§ **WORK TO COMPLETE**
Can you set down every one of the lines below word for word, leaving the pictures out?

§ **RECORD EXTRACTS**
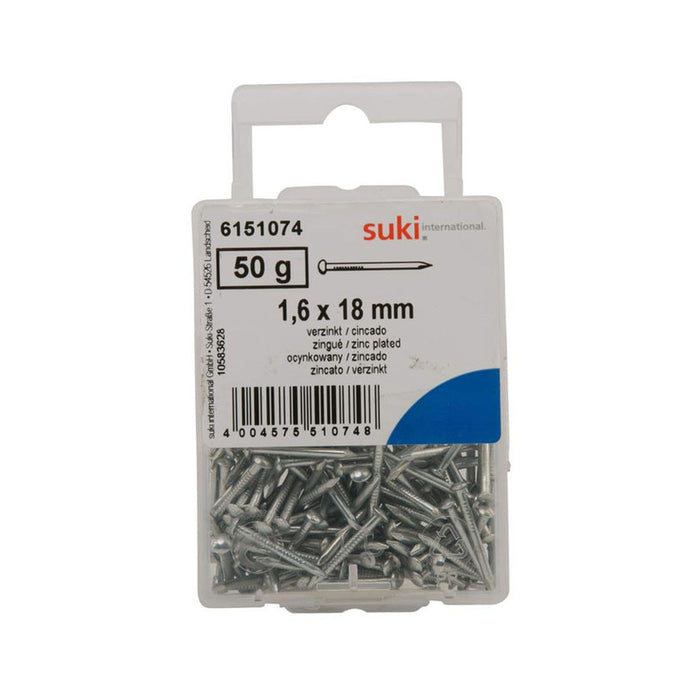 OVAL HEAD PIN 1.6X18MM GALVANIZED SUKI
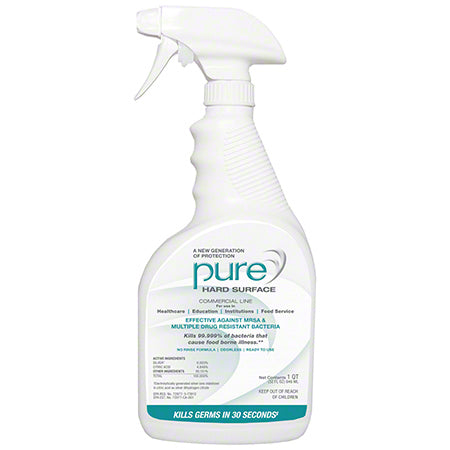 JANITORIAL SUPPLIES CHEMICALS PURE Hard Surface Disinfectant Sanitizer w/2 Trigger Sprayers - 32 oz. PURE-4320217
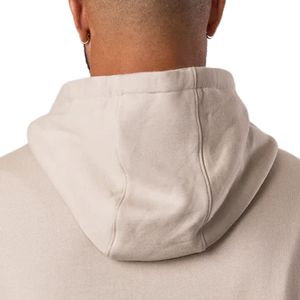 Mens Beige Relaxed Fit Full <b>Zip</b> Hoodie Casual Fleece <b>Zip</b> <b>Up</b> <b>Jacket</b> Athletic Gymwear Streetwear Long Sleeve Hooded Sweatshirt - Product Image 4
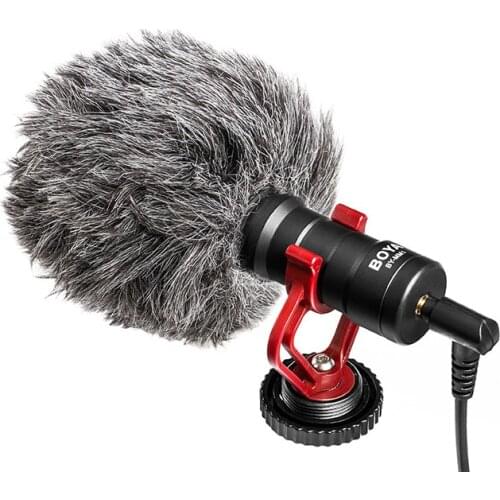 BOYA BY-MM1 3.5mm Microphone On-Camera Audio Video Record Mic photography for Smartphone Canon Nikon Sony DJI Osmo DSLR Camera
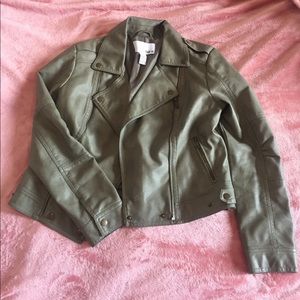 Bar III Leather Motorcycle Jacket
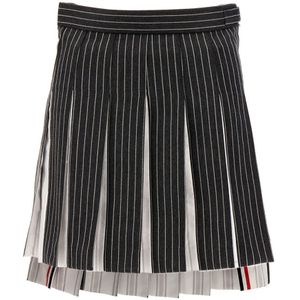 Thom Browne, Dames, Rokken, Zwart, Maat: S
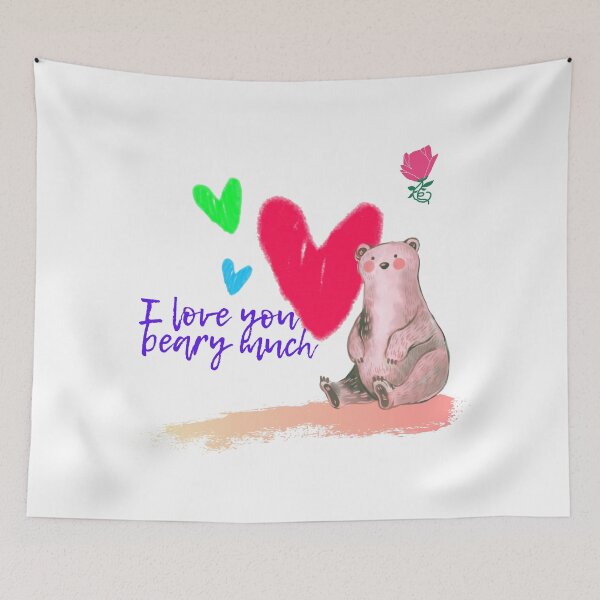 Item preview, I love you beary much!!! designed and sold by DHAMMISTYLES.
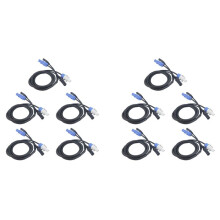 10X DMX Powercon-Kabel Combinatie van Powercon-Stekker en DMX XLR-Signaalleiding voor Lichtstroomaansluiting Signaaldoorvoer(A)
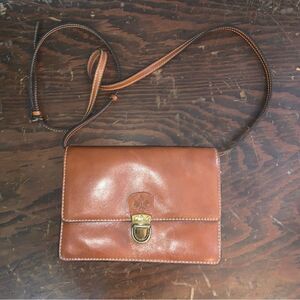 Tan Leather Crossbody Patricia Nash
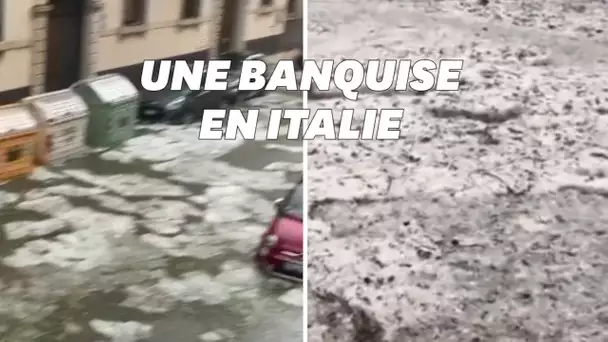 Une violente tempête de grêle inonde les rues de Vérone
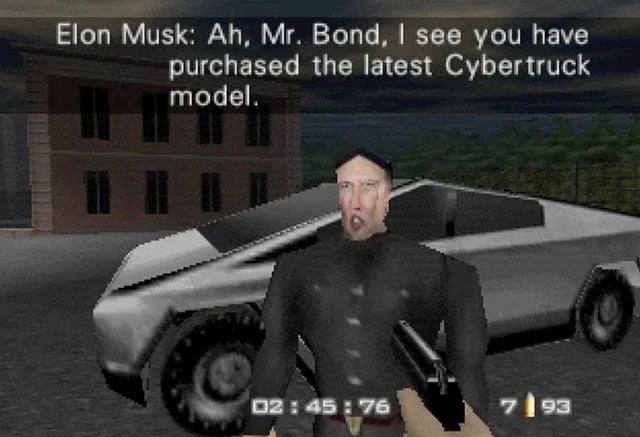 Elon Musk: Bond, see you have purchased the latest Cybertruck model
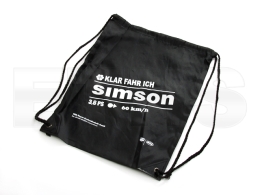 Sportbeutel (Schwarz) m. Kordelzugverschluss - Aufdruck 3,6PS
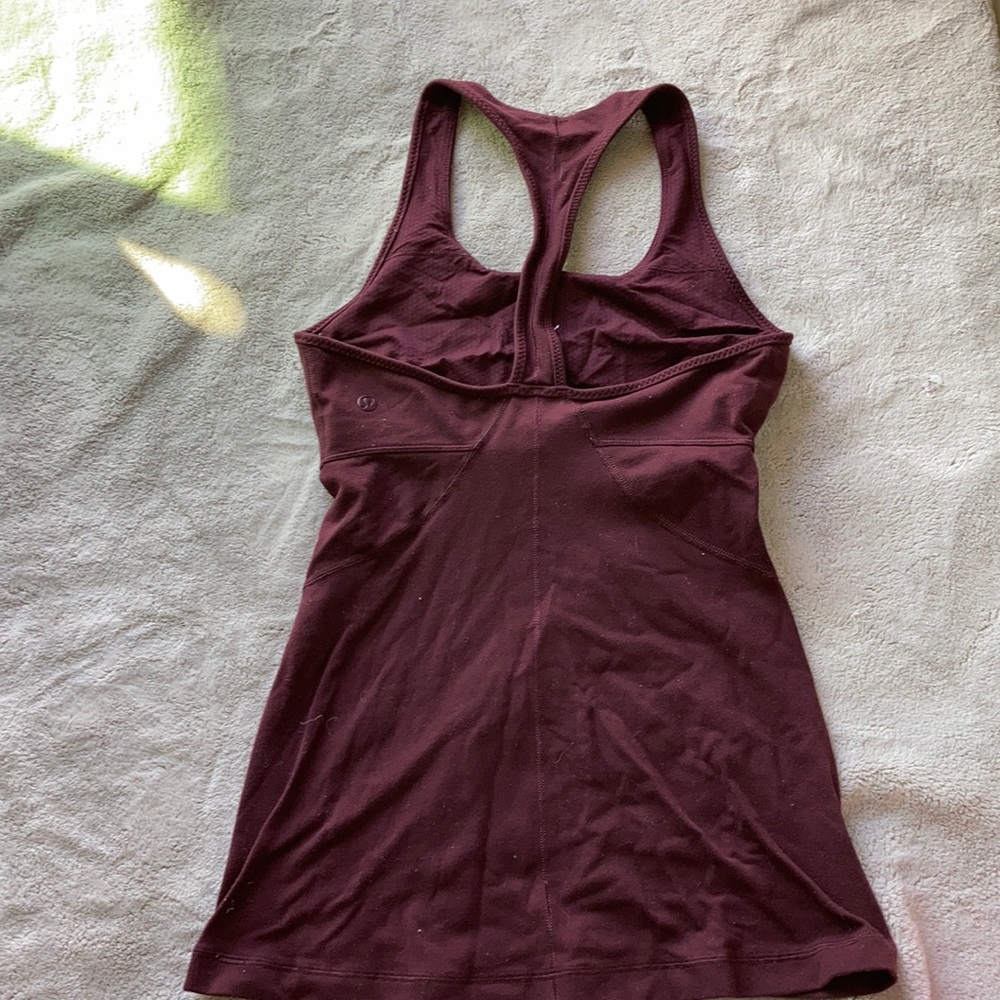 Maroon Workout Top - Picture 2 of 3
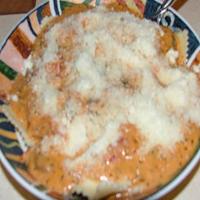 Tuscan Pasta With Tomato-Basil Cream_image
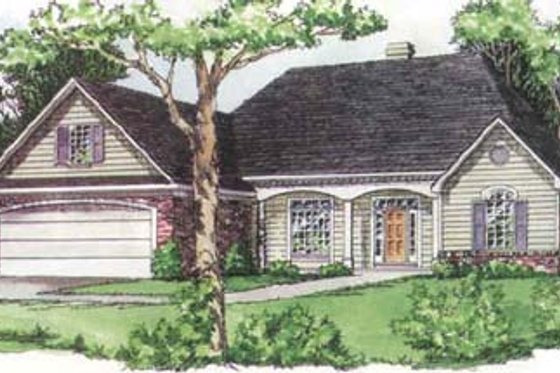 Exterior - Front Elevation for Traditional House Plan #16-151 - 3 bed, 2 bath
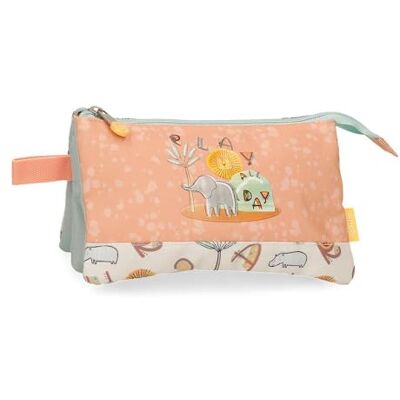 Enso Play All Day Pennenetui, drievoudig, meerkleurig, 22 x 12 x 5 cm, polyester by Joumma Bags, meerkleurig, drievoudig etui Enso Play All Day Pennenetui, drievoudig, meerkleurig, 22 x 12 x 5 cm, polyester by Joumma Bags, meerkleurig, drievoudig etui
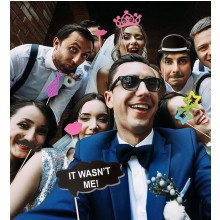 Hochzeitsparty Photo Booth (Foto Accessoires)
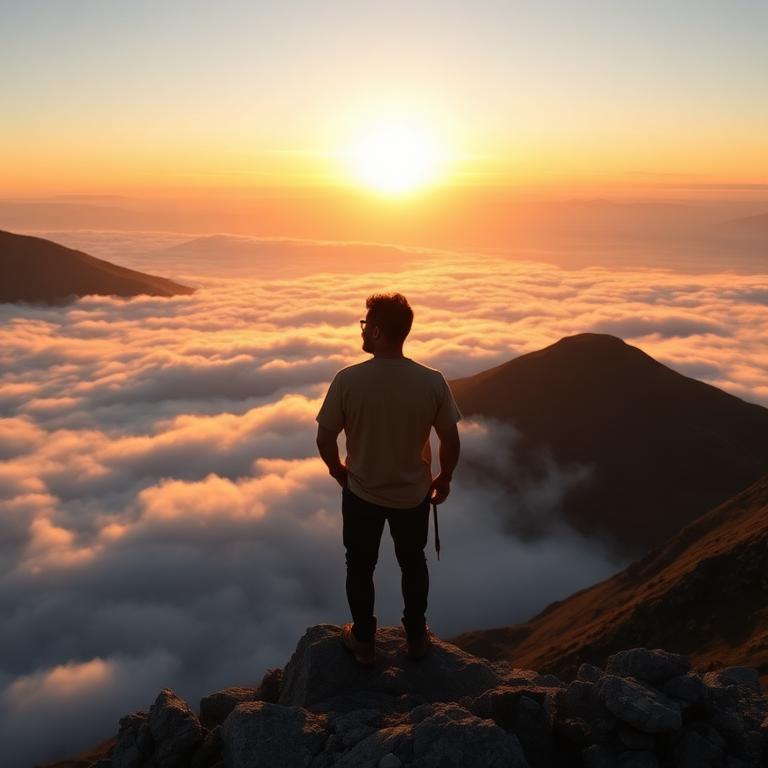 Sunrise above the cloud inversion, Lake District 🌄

§ **RESULT OF THE EXERCISE**
 OVAL HEAD PIN 1.6X18MM GALVANIZED SUKI
 JANITORIAL SUPPLIES CHEMICALS PURE Hard Surface Disinfectant Sanitizer w/2 Trigger Sprayers - 32 oz. PURE-4320217
 Mens Beige Relaxed Fit Full <b>Zip</b> Hoodie Casual Fleece <b>Zip</b> <b>Up</b> <b>Jacket</b> Athletic Gymwear Streetwear Long Sleeve Hooded Sweatshirt - Product Image 4
 BOYA BY-MM1 3.5mm Microphone On-Camera Audio Video Record Mic photography for Smartphone Canon Nikon Sony DJI Osmo DSLR Camera
 Bar III Leather Motorcycle Jacket
 Thom Browne, Dames, Rokken, Zwart, Maat: S
 Item preview, I love you beary much!!! designed and sold by DHAMMISTYLES.
 10X DMX Powercon-Kabel Combinatie van Powercon-Stekker en DMX XLR-Signaalleiding voor Lichtstroomaansluiting Signaaldoorvoer(A)
 Tan Leather Crossbody Patricia Nash
 Une violente tempête de grêle inonde les rues de Vérone
 Elon Musk: Bond, see you have purchased the latest Cybertruck model
 Sportbeutel (Schwarz) m. Kordelzugverschluss - Aufdruck 3,6PS
 Maroon Workout Top - Picture 2 of 3
 Tuscan Pasta With Tomato-Basil Cream_image
 Exterior - Front Elevation for Traditional House Plan #16-151 - 3 bed, 2 bath
 Enso Play All Day Pennenetui, drievoudig, meerkleurig, 22 x 12 x 5 cm, polyester by Joumma Bags, meerkleurig, drievoudig etui Enso Play All Day Pennenetui, drievoudig, meerkleurig, 22 x 12 x 5 cm, polyester by Joumma Bags, meerkleurig, drievoudig etui
 Hochzeitsparty Photo Booth (Foto Accessoires)
 Sunrise above the cloud inversion, Lake District 🌄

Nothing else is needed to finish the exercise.